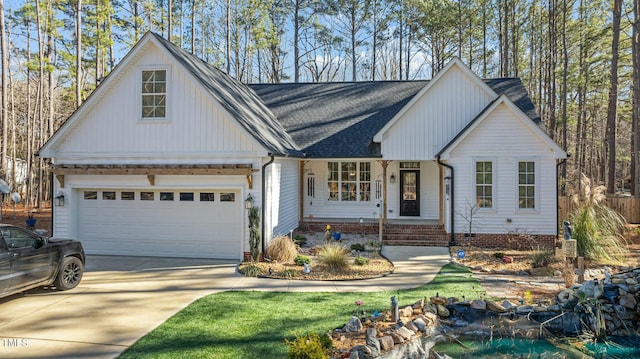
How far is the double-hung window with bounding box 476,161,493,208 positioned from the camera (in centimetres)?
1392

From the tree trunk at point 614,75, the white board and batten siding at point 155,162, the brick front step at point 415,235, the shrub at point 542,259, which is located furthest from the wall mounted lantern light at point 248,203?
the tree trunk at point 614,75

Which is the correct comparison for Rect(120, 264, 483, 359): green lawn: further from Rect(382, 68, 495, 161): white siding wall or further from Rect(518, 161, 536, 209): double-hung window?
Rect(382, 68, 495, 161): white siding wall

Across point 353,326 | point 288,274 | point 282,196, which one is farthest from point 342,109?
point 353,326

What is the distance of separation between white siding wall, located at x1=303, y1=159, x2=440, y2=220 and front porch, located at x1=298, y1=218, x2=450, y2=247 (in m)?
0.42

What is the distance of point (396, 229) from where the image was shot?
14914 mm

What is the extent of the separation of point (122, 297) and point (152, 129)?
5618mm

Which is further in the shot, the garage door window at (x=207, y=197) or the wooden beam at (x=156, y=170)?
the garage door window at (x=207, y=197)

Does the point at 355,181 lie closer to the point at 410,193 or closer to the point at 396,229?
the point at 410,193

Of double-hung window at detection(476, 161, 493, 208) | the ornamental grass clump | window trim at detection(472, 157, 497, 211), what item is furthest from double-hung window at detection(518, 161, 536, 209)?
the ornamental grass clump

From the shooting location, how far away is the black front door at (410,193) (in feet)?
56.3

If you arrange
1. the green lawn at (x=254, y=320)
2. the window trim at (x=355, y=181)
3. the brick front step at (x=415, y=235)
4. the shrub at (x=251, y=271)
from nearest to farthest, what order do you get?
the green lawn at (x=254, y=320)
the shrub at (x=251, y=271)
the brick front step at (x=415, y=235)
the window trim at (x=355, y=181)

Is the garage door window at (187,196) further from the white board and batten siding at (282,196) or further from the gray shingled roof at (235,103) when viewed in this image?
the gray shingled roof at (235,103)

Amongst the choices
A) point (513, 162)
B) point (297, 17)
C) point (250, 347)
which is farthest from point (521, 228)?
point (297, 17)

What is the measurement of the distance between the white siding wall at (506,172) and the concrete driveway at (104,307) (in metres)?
++++++
• Task prompt: Rewrite all of the material above with every occurrence of "double-hung window" changed to "sash window" and everything else left as it is. Omit the pictures from your version.

• Response:
How far is the sash window with bounding box 476,161,493,208 positioned from the camera (in centimetres)?
1392

From the tree trunk at point 614,75, the white board and batten siding at point 155,162, the brick front step at point 415,235, the shrub at point 542,259, which is located furthest from the wall mounted lantern light at point 248,203?
the tree trunk at point 614,75

Which is the correct comparison for Rect(120, 264, 483, 359): green lawn: further from Rect(382, 68, 495, 161): white siding wall or further from Rect(518, 161, 536, 209): sash window?
Rect(382, 68, 495, 161): white siding wall

Across point 353,326 | point 288,274 | point 282,196, which one is farthest from point 342,109?
point 353,326

What is the distance of separation between white siding wall, located at x1=303, y1=159, x2=440, y2=220 and front porch, located at x1=298, y1=218, x2=450, y2=247 (in m)?
0.42

What is the distance of point (396, 229) from where the image was shot?
14914 mm

What is the extent of the separation of point (122, 297) and point (152, 129)?
5618mm

Which is further in the shot, the garage door window at (x=207, y=197) or the wooden beam at (x=156, y=170)?
the garage door window at (x=207, y=197)

Does the point at 355,181 lie closer to the point at 410,193 or closer to the point at 396,229?
the point at 410,193

Of sash window at detection(476, 161, 493, 208) | the ornamental grass clump | window trim at detection(472, 157, 497, 211), what item is furthest from sash window at detection(518, 161, 536, 209)?
the ornamental grass clump

From the shooting location, how far away is the black front door at (410,193) (in feet)?
56.3

If you arrange
1. the green lawn at (x=254, y=320)
2. the window trim at (x=355, y=181)
3. the brick front step at (x=415, y=235)
4. the shrub at (x=251, y=271)
from nearest to farthest, what order do you get?
the green lawn at (x=254, y=320)
the shrub at (x=251, y=271)
the brick front step at (x=415, y=235)
the window trim at (x=355, y=181)

Is the garage door window at (187,196) further from the white board and batten siding at (282,196) or further from the gray shingled roof at (235,103) when viewed in this image?
the gray shingled roof at (235,103)

Amongst the choices
A) point (513, 162)
B) point (297, 17)
C) point (250, 347)
which is farthest from point (521, 228)?
point (297, 17)

What is the measurement of the distance between the white siding wall at (506,172) and the concrete driveway at (104,307) (in metres)?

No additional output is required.